Help debugging HTM.java for anomaly detection

cogmission · July 25, 2016, 2:14pm

This exception is caused by the incorrect path to the configuration node:

JsonNode modelParams = params.path("modelConfig").path("modelParams");

Exception in thread "main" java.lang.IllegalArgumentException: Cannot initialize this Sensor's MultiEncoder with a null settings
	at org.numenta.nupic.network.sensor.HTMSensor.initEncoders(HTMSensor.java:641)
	at org.numenta.nupic.network.sensor.HTMSensor.initEncoder(HTMSensor.java:600)
	at org.numenta.nupic.network.Network.setSensor(Network.java:791)
	at org.numenta.nupic.network.Region.setNetwork(Region.java:164)
	at org.numenta.nupic.network.Network.add(Network.java:723)
	at nab.detectors.htmjava.HTMModel.<init>(HTMModel.java:57)
	at nab.detectors.htmjava.HTMModel.main(HTMModel.java:346)

The next exception I got was this: caused by no resolution in the config JSON file:
best_single_metric_anomaly_params_tm_cpp.json

Exception in thread "main" java.lang.IllegalStateException: Resolution must be a positive number
	at org.numenta.nupic.encoders.RandomDistributedScalarEncoder.init(RandomDistributedScalarEncoder.java:132)
	at org.numenta.nupic.encoders.RandomDistributedScalarEncoder$Builder.build(RandomDistributedScalarEncoder.java:707)
	at org.numenta.nupic.encoders.RandomDistributedScalarEncoder$Builder.build(RandomDistributedScalarEncoder.java:1)
	at org.numenta.nupic.encoders.MultiEncoderAssembler.assemble(MultiEncoderAssembler.java:75)
	at org.numenta.nupic.network.sensor.HTMSensor.initEncoders(HTMSensor.java:646)
	at org.numenta.nupic.network.sensor.HTMSensor.initEncoder(HTMSensor.java:600)
	at org.numenta.nupic.network.Network.setSensor(Network.java:791)
	at org.numenta.nupic.network.Region.setNetwork(Region.java:164)
	at org.numenta.nupic.network.Network.add(Network.java:723)
	at nab.detectors.htmjava.HTMModel.<init>(HTMModel.java:57)
	at nab.detectors.htmjava.HTMModel.main(HTMModel.java:346)

This exception was then caused by not having “-s 1” (the skip configuration of 1)
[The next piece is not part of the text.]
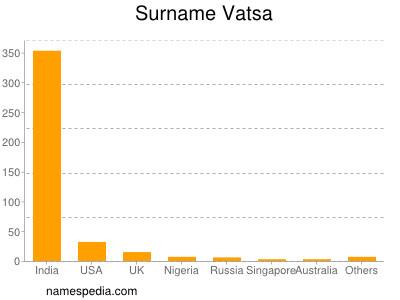 Surname Vatsa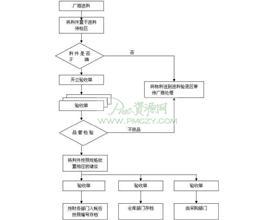 进料作业流程图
Exception in thread "Sensor Layer [NAB Region:NAB Layer] Thread" java.lang.IllegalStateException: java.lang.IllegalArgumentException: Invalid format: "timestamp"
	at org.numenta.nupic.encoders.MultiEncoder.encodeIntoArray(MultiEncoder.java:105)
	at org.numenta.nupic.encoders.Encoder.encode(Encoder.java:625)
	at org.numenta.nupic.network.sensor.HTMSensor.input(HTMSensor.java:429)
	at org.numenta.nupic.network.sensor.HTMSensor.lambda$0(HTMSensor.java:362)
	at java.util.stream.ReferencePipeline$3$1.accept(ReferencePipeline.java:193)
	at java.util.Spliterators$IteratorSpliterator.tryAdvance(Spliterators.java:1812)
	at java.util.stream.StreamSpliterators$WrappingSpliterator.lambda$initPartialTraversalState$222(StreamSpliterators.java:294)
	at java.util.stream.StreamSpliterators$AbstractWrappingSpliterator.fillBuffer(StreamSpliterators.java:206)
	at java.util.stream.StreamSpliterators$AbstractWrappingSpliterator.doAdvance(StreamSpliterators.java:161)
	at java.util.stream.StreamSpliterators$WrappingSpliterator.tryAdvance(StreamSpliterators.java:300)
	at java.util.Spliterators$1Adapter.hasNext(Spliterators.java:681)
	at org.numenta.nupic.network.sensor.HTMSensor$Copy.hasNext(HTMSensor.java:280)
	at java.util.Iterator.forEachRemaining(Iterator.java:115)
	at java.util.Spliterators$IteratorSpliterator.forEachRemaining(Spliterators.java:1801)
	at java.util.stream.AbstractPipeline.copyInto(AbstractPipeline.java:481)
	at java.util.stream.AbstractPipeline.wrapAndCopyInto(AbstractPipeline.java:471)
	at java.util.stream.ForEachOps$ForEachOp.evaluateSequential(ForEachOps.java:151)
	at java.util.stream.ForEachOps$ForEachOp$OfRef.evaluateSequential(ForEachOps.java:174)
	at java.util.stream.AbstractPipeline.evaluate(AbstractPipeline.java:234)
	at java.util.stream.ReferencePipeline.forEach(ReferencePipeline.java:418)
	at org.numenta.nupic.network.Layer$5.run(Layer.java:2006)
Caused by: java.lang.IllegalArgumentException: Invalid format: "timestamp"
	at org.joda.time.format.DateTimeFormatter.parseDateTime(DateTimeFormatter.java:899)
	at org.numenta.nupic.encoders.DateEncoder.parse(DateEncoder.java:446)
	at org.numenta.nupic.FieldMetaType.decodeType(FieldMetaType.java:98)
	at org.numenta.nupic.network.sensor.HTMSensor$InputMap.get(HTMSensor.java:306)
	at org.numenta.nupic.encoders.Encoder.getInputValue(Encoder.java:699)
	at org.numenta.nupic.encoders.MultiEncoder.encodeIntoArray(MultiEncoder.java:102)
	... 20 more

That’s it. That should be all you might encounter if you don’t have the fixes I mentioned in place… this is just to help while you configure the NAB settings to employ these remedies. Hopefully this helps you because I’m pretty sure you’ll have to change a file name and/or alter what file is pointed to and then make sure the params are setup correctly…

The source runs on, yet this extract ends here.